5 Ways to Help Unify Your Sales and Marketing Teams to Close More Deals
Tom Armitage
The Importance of Collaboration in the Modern B2B World
Introduction
If you’ve spent time in the B2B world recently, you may have noticed a new trend.
And I’m not talking virtual trade shows or TikTok dances.
Sales and marketing teams are finally finding ways to become better aligned and work more closely together.
It’s long overdue, too.
With better alignment, team members can work towards the same goals and boost efficiencies throughout the organization – ultimately leading to more closed won business.
Why Sales and Marketing Struggle To Get Along
Historically – Sales and Marketing haven’t really worked well together.
“We gave you leads!” exclaims Marketing. “Why can’t you close the deals?”
“Well,” Sales responds…
“The leads you sent us were horrible! They were just tire-kickers with no interest.”
And that fight continues until the business folds or the world stops spinning. Whichever comes first.
The main reason for the contention is that Sales and Marketing typically have had their own separate goals.
Marketing is usually focused on brand building and lead generation. They have a long-term vision. And most marketers love trial and error. Especially when it comes to emerging trends or technology – to see if there’s a way for something new to impact the company in a positive way.
For sales, time is money. Most salespeople (especially ones that are well-seasoned or formerly trained), are very results-driven. “Will this effort get me appointments?” is their primary mindset. Many times, they’re aloof to the inner workings of marketing, especially the backend of a website, the behind-the-scenes management of a software, or all that goes into content development.
The fastest route between two points is a straight line. Working out the kinks between the two teams can bring positive change.
In particular, it can help:
- Both teams agree upon what a “quality” lead actually is, so the sales team is only working the best ones, thus reducing friction and helping close more deals.
- Shorten the sales cycle since there’s less “drop off” when leads are passed from Marketing to Sales and more intel on each prospect.
- Reduce time, effort, and frustration that comes with reporting on different metrics, reporting on the wrong metrics, or managing cross-department communication.
Here are a few recommendations on how to better unify the two teams.
5 Ways To Improve Alignment Between Sales and Marketing
Start With an SLA (Service Level Agreement)
A service-level agreement, or SLA, is typically used between seller and buyer. It’s a formal document to outline the expectations of both parties.
An SLA is great to use internally, too, and can be used with Sales and Marketing.
The SLA should outline the roles and responsibilities of each team, what software will be used and how, when those teams will come together and what will be discussed in those meetings, what metrics will be measured, and how often those numbers will be pulled and reviewed.
Overall, it creates buy-in from both teams and holds everyone accountable for their responsibilities to the company – and to each other.
Communication
The most important way to promote alignment is through transparency and regular communication.
That includes from beginning to end – from strategic planning all the way through to reporting.
There also must be a feedback loop, meaning Sales should provide Marketing with insight as to the quality of leads, what drove those opportunities, status of opportunities, size of deals, and more. And Marketing should allow Sales to support their efforts, too.
Here are a few examples of ways to develop more transparency and communication across departments:
- Share Strategies: At the beginning of the fiscal year, Marketing presents their strategies to the Sales team. Additionally, the Sales team presents their strategies to the Marketing team.

■ **Supplied material**:
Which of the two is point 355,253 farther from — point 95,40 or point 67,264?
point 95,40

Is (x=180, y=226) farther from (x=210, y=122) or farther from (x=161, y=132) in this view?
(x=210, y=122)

■ **Work to do**:
1. Translate this sentence from the sales and marketing article into Spanish: "The most important way to promote alignment is through transparency and regular communication."
2. In one to three sentences, explain why the sales and marketing article says the two teams have historically clashed.
The listing plays no part in the work here.

■ **Full answers**:
1. La forma más importante de promover la alineación es mediante la transparencia y la comunicación regular.

2. The main reason is that Sales and Marketing have typically had their own separate goals. Marketing focuses on brand building and lead generation with a long-term vision. Sales is results-driven and mainly asks whether an effort will get appointments.